One of the bedrock principles of pro-abortion legal thinking is that an unborn child is not a “person” within the meaning of the law. If you’re not a “person”, then you have no rights that born people are bound to respect and that the law is bound to protect.
By the way, that last sentence is a close paraphrase of the Supreme Court’s holding in Dred Scott v. Sandford which excluded African-Americans from the protections of the law. That’s not a coincidence
But here’s the catch. If you’re using the Thirteenth Amendment, and a person is a slave or is in involuntary servitude, then you also have to have a “master”. That’s the person who owns you or who can compel you to work for them.
Note that word I used – “person”. If you’re not a person, you can’t be a “master”, because a non-person has no legal rights. It can’t be the government – they have nothing to do with your pregnancy. Only a person who is in a direct relationship with another person can own a slave.

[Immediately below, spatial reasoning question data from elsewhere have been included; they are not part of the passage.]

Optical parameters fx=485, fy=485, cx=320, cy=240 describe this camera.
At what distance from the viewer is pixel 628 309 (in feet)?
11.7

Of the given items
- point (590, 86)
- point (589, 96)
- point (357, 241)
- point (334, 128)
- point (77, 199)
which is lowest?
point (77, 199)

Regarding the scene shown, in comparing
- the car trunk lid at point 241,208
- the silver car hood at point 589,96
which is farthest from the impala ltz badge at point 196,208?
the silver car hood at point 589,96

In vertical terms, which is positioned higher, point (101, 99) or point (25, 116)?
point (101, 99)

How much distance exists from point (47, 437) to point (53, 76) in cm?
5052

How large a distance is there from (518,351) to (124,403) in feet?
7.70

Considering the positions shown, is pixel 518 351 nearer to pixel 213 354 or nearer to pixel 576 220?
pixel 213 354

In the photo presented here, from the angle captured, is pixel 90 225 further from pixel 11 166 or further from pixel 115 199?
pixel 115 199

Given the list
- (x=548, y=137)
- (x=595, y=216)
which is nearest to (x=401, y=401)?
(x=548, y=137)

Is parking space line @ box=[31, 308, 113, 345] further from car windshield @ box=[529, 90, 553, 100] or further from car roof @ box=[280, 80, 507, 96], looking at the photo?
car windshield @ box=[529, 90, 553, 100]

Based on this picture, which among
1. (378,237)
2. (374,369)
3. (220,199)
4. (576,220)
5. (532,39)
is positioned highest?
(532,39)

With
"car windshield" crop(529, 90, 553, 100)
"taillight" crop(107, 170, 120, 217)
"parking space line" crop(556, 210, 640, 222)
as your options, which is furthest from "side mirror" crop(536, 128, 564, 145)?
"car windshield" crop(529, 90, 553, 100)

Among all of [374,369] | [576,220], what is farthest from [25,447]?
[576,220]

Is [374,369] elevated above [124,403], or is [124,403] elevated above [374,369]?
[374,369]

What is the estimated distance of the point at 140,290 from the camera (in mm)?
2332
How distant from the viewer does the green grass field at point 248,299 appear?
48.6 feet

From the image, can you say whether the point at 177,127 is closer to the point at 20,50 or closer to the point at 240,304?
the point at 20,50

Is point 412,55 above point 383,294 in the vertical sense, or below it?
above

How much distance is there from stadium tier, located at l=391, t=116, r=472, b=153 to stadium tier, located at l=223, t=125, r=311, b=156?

So if you’re going to compare pregnancy to slavery, then the only one who can be the “master” is the unborn child.
That means that they’re conceding that the unborn child is a “person”. So she does indeed have rights that born people are bound to respect, and that the law is bound to protect.
That’s what we’ve been arguing for, all along. It’s the ultimate goal of our movement. By making this argument, the pro-abortion advocates are admitting that they really believe it too. They’re not willing to say that. But we are.